You're totally missing the point here. There are a ton of DMAs out there, and if you can feed one from EA, and the neighboring one from WA, you save a LOT of bandwidth. Since you can do this for much of the eastern part of the US (south and west of OH/WV/VA basically), the bandwidth savings are rather large. Obviously spot beams aren't perfect so you can't re-use the same bandwidth on the same satellite for two neighboring DMAs, and sometimes for several DMAs, since the shape of the spots is determined by the angle of the satellite to the earth, and often has a totally different shape than the DMA.



trip1eX said:


> Well no one said Uverse was better than cable.
> 
> I said the best pipe doesn't automatically mean winning. Good enough and much cheaper usually is what wins in the marketplace. It doesn't sound like U-verse is even good enough compared to cable. But also you have to ask yourself whether most customers care about the limits you mention. You also have to view U-verse in terms of this DTV acquisition. What kind of internet speeds can they deliver over Uverse if DTV handles most of the video in the distant future?
> 
> And jsut like you're comparing Uverse to cable why not compare cable to fiber. Is fiber going to be so much better than cable to the consumer. WE know technically it is a better technology in terms of bandwidth. But will that matter to the consumer experience?

Direction 1:
Retype the passage of the forum thread from "You're totally missing" up to and including "than the DMA.".
The forum thread above has no connection to the rows that come after it.

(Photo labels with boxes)

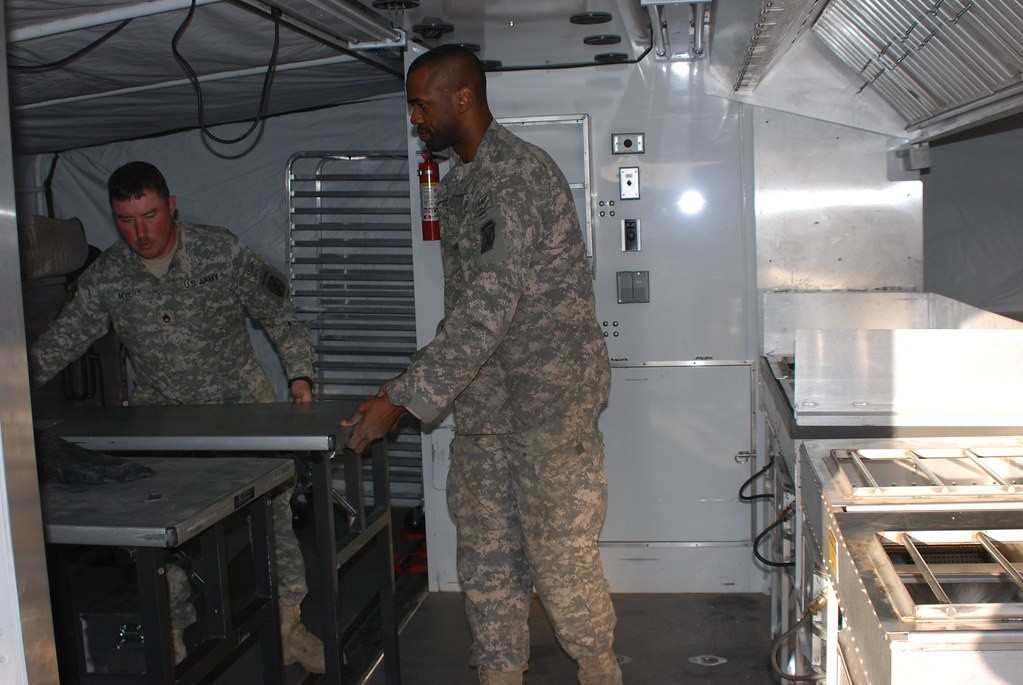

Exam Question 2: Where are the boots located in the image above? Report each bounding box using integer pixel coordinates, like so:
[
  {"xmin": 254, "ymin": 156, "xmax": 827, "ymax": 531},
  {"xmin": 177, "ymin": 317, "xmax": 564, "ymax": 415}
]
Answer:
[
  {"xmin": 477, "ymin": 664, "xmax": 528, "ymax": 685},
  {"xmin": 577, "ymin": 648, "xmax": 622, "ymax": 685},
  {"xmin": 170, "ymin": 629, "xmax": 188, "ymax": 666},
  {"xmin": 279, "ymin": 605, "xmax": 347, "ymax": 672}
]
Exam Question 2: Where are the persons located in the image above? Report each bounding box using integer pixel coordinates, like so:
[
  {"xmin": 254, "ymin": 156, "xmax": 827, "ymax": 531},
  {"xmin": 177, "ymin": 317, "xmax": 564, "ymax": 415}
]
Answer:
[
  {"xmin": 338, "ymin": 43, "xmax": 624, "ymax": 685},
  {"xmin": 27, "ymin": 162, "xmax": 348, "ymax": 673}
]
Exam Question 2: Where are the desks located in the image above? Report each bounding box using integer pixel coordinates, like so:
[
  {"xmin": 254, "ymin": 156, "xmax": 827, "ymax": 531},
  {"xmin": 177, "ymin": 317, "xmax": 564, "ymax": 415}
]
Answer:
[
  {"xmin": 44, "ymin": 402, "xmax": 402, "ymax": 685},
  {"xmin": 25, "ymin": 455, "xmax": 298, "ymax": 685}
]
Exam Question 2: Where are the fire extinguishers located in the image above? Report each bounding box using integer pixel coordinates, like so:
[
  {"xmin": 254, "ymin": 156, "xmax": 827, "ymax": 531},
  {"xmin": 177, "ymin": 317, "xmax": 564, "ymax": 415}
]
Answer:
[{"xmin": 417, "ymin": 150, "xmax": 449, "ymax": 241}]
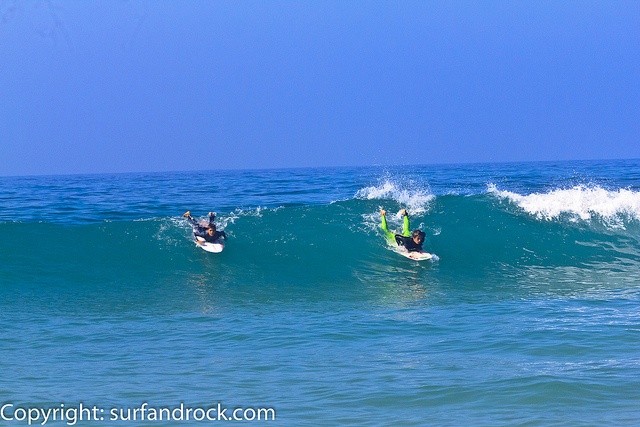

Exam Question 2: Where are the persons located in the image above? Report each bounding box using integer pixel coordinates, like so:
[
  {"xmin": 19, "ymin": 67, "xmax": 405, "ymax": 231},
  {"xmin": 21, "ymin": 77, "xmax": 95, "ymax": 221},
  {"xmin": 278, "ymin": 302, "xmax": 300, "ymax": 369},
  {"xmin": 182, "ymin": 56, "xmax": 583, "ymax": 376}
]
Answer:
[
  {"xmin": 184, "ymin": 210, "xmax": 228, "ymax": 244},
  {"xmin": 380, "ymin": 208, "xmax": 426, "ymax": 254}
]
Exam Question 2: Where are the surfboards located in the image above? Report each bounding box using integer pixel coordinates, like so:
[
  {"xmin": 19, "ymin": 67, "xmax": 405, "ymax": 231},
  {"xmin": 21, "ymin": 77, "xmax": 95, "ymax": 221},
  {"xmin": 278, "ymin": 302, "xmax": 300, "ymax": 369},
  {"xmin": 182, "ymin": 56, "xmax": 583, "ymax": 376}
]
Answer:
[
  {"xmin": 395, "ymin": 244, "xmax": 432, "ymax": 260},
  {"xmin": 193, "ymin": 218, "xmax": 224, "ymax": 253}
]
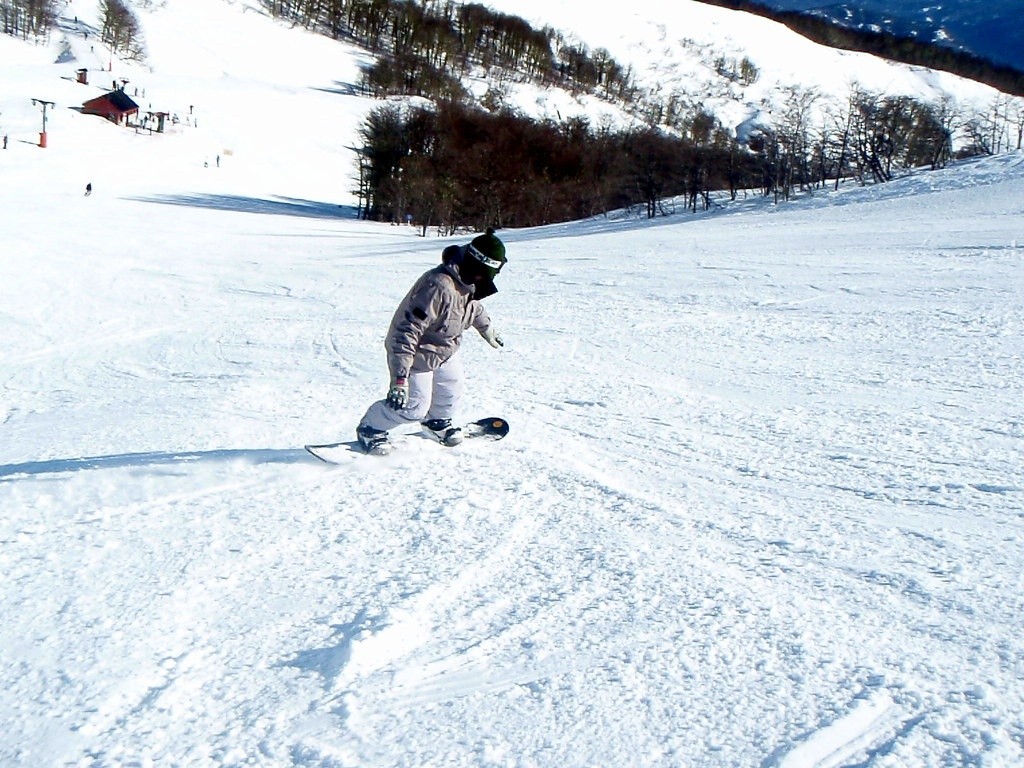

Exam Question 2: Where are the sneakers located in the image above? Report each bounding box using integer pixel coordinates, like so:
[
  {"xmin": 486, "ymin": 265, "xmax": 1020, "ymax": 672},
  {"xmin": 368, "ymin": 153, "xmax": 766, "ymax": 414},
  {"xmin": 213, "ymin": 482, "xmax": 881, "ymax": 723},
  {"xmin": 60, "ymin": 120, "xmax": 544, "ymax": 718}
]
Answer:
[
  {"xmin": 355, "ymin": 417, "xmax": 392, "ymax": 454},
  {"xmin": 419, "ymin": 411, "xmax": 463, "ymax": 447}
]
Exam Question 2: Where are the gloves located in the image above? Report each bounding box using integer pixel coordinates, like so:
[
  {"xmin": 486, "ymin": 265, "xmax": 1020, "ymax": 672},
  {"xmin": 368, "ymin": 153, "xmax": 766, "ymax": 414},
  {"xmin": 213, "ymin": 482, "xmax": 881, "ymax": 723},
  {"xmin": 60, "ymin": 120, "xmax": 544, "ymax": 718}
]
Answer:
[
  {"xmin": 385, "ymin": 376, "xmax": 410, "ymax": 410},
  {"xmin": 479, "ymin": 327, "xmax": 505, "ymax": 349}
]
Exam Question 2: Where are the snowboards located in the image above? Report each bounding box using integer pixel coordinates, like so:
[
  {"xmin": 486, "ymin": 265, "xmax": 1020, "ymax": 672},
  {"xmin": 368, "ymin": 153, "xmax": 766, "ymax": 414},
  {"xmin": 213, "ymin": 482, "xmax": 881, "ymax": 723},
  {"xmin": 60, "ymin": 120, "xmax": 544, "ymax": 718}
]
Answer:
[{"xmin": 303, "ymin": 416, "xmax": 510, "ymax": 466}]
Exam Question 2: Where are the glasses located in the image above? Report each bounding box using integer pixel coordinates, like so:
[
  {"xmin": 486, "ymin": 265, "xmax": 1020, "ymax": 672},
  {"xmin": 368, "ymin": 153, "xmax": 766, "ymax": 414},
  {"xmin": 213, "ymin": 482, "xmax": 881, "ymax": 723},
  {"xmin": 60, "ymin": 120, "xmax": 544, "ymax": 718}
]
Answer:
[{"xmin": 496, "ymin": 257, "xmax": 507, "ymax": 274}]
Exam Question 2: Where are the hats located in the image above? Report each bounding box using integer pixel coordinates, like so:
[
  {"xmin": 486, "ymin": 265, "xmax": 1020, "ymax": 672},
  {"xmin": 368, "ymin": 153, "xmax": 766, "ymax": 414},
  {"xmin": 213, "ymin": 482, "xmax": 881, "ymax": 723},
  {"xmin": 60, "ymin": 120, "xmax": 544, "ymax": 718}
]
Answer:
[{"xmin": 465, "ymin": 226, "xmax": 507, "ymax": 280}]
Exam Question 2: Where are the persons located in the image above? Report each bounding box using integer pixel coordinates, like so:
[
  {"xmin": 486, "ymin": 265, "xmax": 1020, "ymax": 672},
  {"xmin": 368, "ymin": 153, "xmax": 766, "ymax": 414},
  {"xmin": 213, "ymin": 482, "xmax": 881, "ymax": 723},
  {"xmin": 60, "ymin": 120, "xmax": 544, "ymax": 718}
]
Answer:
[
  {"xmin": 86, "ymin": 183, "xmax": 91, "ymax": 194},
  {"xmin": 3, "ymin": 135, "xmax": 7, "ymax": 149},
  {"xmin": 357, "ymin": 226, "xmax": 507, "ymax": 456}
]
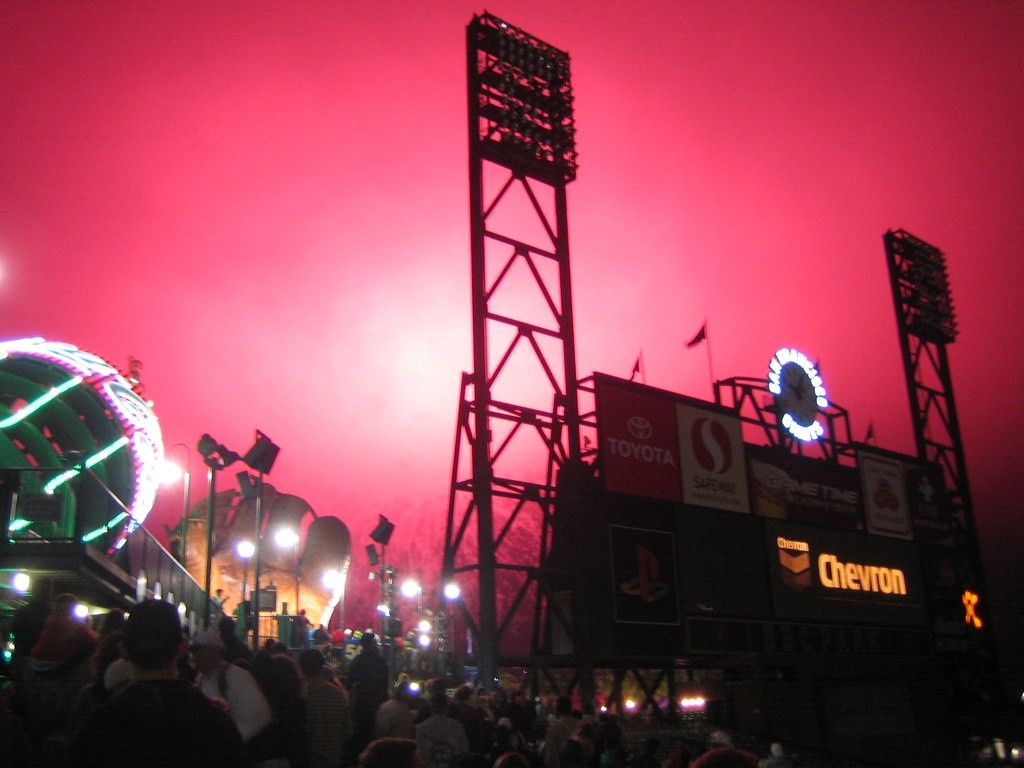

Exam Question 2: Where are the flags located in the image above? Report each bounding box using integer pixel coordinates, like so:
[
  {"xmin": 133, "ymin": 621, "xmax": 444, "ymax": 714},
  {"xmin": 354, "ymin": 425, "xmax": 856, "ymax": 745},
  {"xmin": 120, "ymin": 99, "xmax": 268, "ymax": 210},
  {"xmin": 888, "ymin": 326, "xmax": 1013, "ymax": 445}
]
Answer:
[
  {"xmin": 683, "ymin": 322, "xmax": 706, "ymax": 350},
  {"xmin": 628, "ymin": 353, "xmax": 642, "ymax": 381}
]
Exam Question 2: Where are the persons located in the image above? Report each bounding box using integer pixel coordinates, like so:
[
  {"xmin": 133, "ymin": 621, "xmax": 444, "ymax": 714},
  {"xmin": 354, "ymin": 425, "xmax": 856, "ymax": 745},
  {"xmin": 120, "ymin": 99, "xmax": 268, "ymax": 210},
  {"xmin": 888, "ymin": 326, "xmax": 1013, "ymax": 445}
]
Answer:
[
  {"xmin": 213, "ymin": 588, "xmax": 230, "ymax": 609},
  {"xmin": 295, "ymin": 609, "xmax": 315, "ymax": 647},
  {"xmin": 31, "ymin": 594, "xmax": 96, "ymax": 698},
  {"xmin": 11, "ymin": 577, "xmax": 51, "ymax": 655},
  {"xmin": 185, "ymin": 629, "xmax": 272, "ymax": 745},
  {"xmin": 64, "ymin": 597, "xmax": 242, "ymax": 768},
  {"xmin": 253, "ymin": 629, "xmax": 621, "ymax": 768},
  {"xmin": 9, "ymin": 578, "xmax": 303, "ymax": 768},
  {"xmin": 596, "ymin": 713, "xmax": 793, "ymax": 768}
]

Direction 2:
In the rows, how many lines contain the string "boots", with case taken into account? Give only the number.

Written solution 1:
You're totally missing the point here. There are a ton of DMAs out there, and if you can feed one from EA, and the neighboring one from WA, you save a LOT of bandwidth. Since you can do this for much of the eastern part of the US (south and west of OH/WV/VA basically), the bandwidth savings are rather large. Obviously spot beams aren't perfect so you can't re-use the same bandwidth on the same satellite for two neighboring DMAs, and sometimes for several DMAs, since the shape of the spots is determined by the angle of the satellite to the earth, and often has a totally different shape than the DMA.

Written solution 2:
1